Yes—if PPPs subsidize training and managed services for SMEs and LGUs rather than focusing solely on flagship metropolitan deployments. -
Is blockchain necessary for AI data governance?
Blockchain helps when multiple parties need shared, tamper-evident provenance; for many use cases, robust metadata, access controls, and audit logs are more cost-effective.
A five-step checklist for C‑suite leaders
- Map value: Identify 3 high-impact use cases (AI for sales lead scoring, ChatGPT-style agents for support, predictive supply-chain analytics).

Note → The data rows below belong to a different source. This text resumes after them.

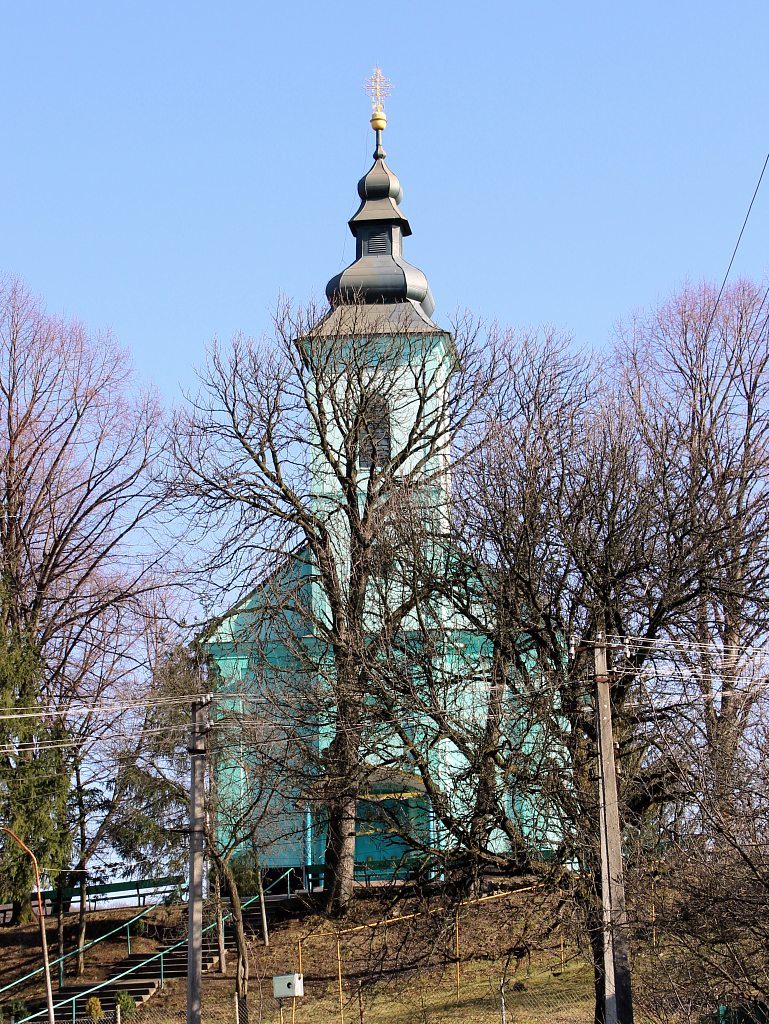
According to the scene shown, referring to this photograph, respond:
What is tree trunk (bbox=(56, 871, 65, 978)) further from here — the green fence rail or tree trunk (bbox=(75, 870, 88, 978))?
tree trunk (bbox=(75, 870, 88, 978))

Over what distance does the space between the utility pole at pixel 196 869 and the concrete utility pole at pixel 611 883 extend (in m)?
5.62

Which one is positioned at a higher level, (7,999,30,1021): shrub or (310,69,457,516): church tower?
(310,69,457,516): church tower

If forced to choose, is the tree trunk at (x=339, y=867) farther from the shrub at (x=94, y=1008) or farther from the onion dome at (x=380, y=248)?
the onion dome at (x=380, y=248)

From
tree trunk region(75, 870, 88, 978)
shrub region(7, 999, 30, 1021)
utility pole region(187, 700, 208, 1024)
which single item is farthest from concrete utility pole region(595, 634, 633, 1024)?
tree trunk region(75, 870, 88, 978)

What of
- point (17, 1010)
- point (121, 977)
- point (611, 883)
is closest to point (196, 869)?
point (611, 883)

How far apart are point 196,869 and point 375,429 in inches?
527

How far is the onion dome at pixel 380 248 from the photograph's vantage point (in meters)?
38.0

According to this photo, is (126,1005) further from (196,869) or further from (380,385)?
(380,385)

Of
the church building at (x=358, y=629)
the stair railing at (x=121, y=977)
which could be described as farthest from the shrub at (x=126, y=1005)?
the church building at (x=358, y=629)

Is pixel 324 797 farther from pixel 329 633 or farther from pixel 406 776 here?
pixel 329 633

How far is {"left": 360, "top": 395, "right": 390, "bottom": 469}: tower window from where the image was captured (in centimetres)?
2928

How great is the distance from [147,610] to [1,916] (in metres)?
7.90

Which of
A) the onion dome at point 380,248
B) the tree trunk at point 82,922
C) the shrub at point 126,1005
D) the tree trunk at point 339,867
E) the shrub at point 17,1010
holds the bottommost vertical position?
the shrub at point 17,1010

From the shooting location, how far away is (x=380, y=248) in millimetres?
40125
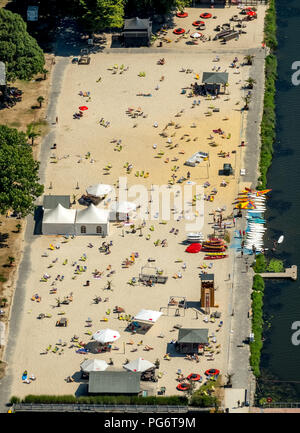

- Pilot fast, govern strictly: Launch 90-day pilots with an AI safety checklist and human oversight before scaling.
- Buy managed capacity: Prefer managed cloud or telco partnerships to avoid heavy capex and accelerate deployment across regions.
- Link training to outcomes: Fund retraining tied to measurable KPIs and redeployment pathways; partner with universities and bootcamps.
- Lock in governance: Adopt transparent policies for data, explainability, and incident response; publish audit trails and incident lessons to build trust.
Final ask for leaders
Turn curiosity into capacity by committing to at least one measurable pilot this quarter, pairing it with a retraining program and a governance playbook. Reach out to DICT resources or a trusted cloud/telco partner to design a PPP that shares risk and scales benefits beyond Metro Manila. With pragmatic steps and clear accountability, AI for business can move from promise to measurable economic impact across the Philippines.
Sources and further reading: Access Partnerships (economic impact estimate), DICT (governance stance), BCG (2024 survey), Deloitte Philippines, PIDS, UNDP Philippines.